You want to put a low-pass filter on any ADC input (except the very high-speed types which are being used to acquire very high-speed signals). 60 Hz pickup is not the only source of noise you have to worry about. Line noise from nearby motors is another, not to mention radio stations and such. The reason you have to worry about such high-frequency sources is that any transistor junctions can act as rectifiers, and even radio signals can occasionally show up on low-frequency ADCs due to this effect. The less often you sample the signal the more important this is.
Input filters can be thought of as dealing with two different sources of "noise". The first is aspects of the original signal which are simply beyond the Nyquist limit, and in this role is referred to as an antialiasing filter. The second is injected noise which is beyond the abilities of the circuit handling it. In this aspect, it's particularly important to provide filters at the point where the external signal, such as the inputs from a temperature sensor, enter the electronics. This applies to signal conditioning amplifiers especially.

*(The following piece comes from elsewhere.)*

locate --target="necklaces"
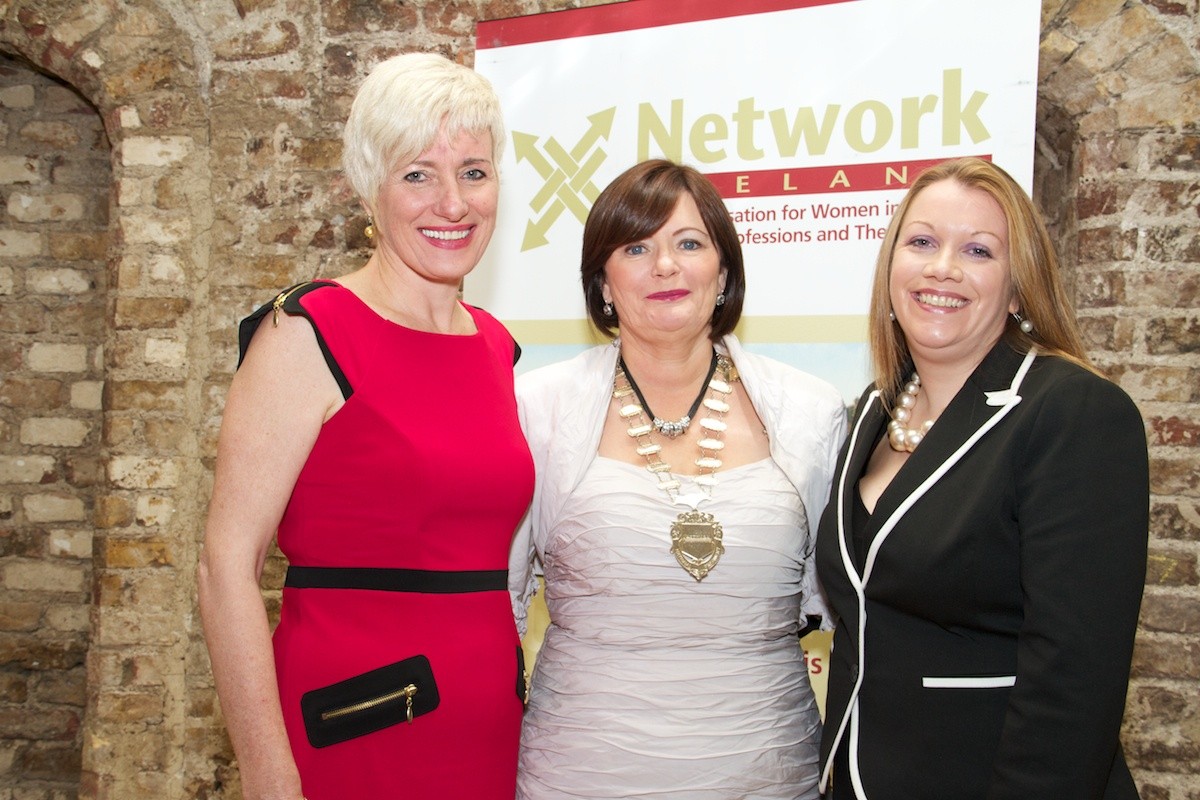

So there are really two filters to think about - system input and ADC input. The system input filters should be capable of rejecting very high frequencies - think ceramic capacitors with fairly low values. The ADC filters don't necessarily need to be separate from the signal-conditioning opamps - you can incorporate them into the gain stage, usually with just a single capacitor added across the gain-setting feedback resistor.
Of course, you don't want to over-filter the signal and lose information, so you need to pay a little attention to exactly what frequencies are important to you. Another possibility is to sample your signal at a higher rate than you first think you need, and then perform a lowpass filter in software. This is not necessarily a big deal, since a simple running average will make the equivalent of a single RC section. I notice you've done exactly this. What you don't realize is that in order to get a lower filter frequency you have to perform the running average over a longer string of data. You might try playing around with this. Note that this can be computationally efficient, but at the cost of increased intermediate storage. That is, if you allocate a section of memory to your raw data, you can keep a variable as the running total with the new data being added on a sample-by-sample basis at the same time that the oldest data is subtracted from the total. After the cycling through enough samples the total will have flushed out all the invalid sample data, and you're good after that.